WHAT IS BEING ASKED:
In the data from the line containing "1Sally Punches Jill" to the line containing "InfinumDesign | Web", substitute "White" for "Black" and reproduce those lines with no other change, omitting the pictures.
---------- PROVIDED RECORDS
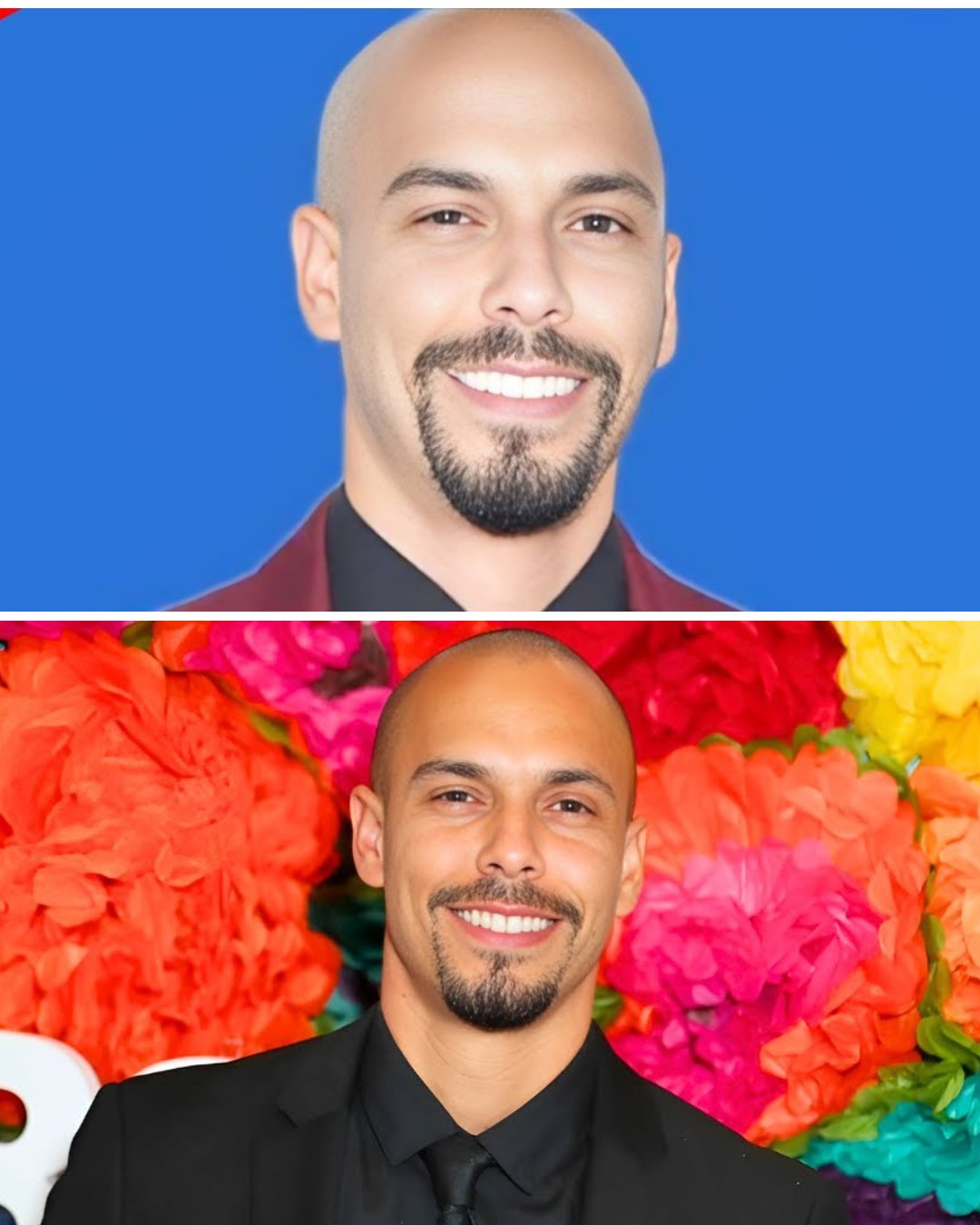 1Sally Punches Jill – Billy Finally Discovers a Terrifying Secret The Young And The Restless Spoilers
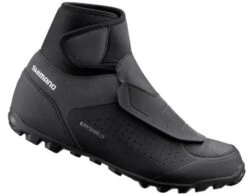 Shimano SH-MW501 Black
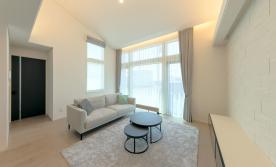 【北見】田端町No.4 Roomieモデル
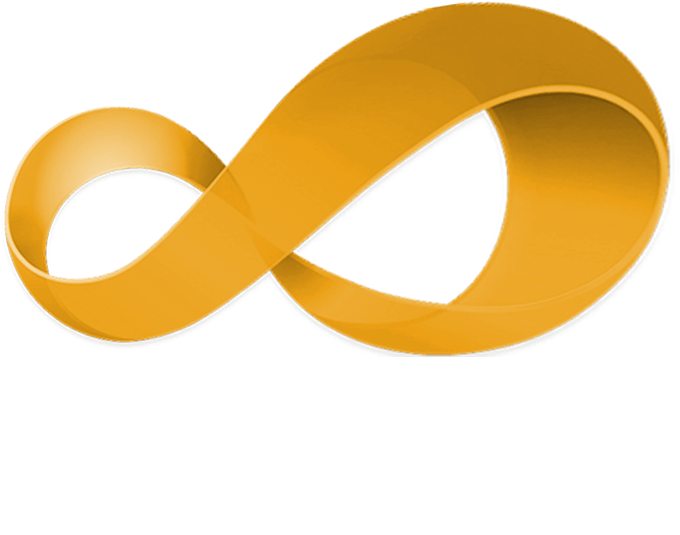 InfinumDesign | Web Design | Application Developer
--------------------
---------- PROVIDED RECORDS
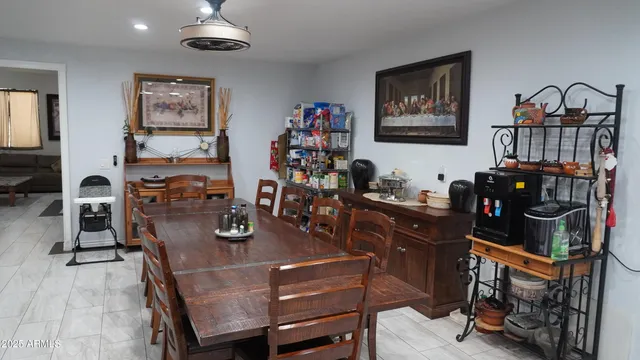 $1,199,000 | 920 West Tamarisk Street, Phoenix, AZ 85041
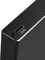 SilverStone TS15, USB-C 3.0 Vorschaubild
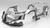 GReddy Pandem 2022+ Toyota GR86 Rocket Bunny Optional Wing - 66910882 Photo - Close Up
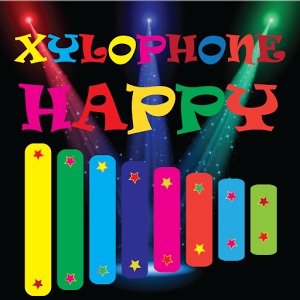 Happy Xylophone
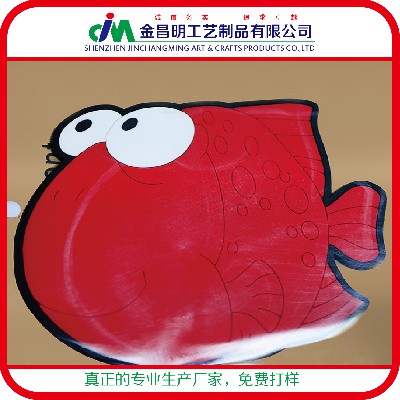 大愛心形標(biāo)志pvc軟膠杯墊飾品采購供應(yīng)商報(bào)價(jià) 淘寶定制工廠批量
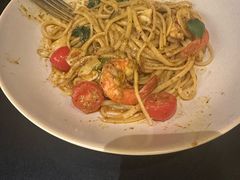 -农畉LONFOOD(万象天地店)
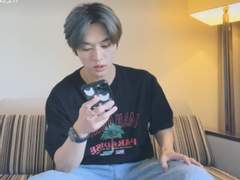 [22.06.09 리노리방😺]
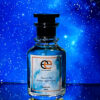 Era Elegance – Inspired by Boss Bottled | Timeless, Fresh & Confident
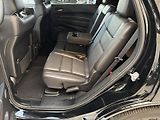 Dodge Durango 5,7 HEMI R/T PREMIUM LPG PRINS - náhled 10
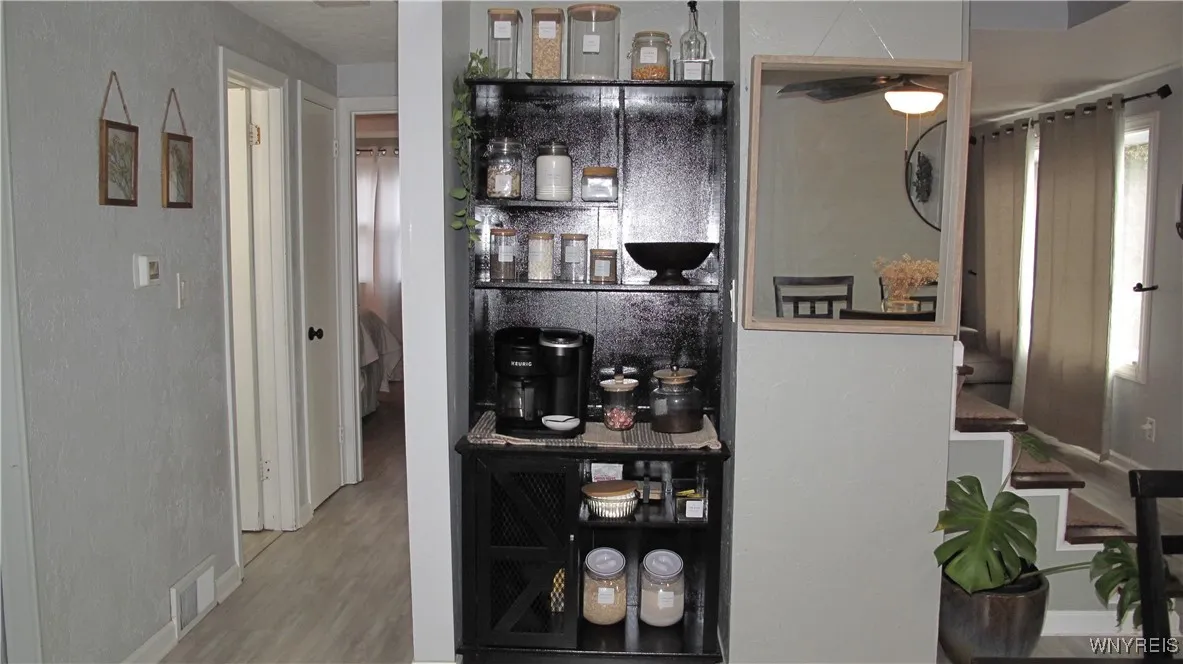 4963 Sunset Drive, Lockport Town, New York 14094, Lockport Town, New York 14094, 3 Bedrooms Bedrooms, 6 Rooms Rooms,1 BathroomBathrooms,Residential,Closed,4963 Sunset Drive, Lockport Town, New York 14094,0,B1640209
--------------------
WRITTEN SOLUTION:
 1Sally Punches Jill – Billy Finally Discovers a Terrifying Secret The Young And The Restless Spoilers
 Shimano SH-MW501 White
 【北見】田端町No.4 Roomieモデル
 InfinumDesign | Web Design | Application Developer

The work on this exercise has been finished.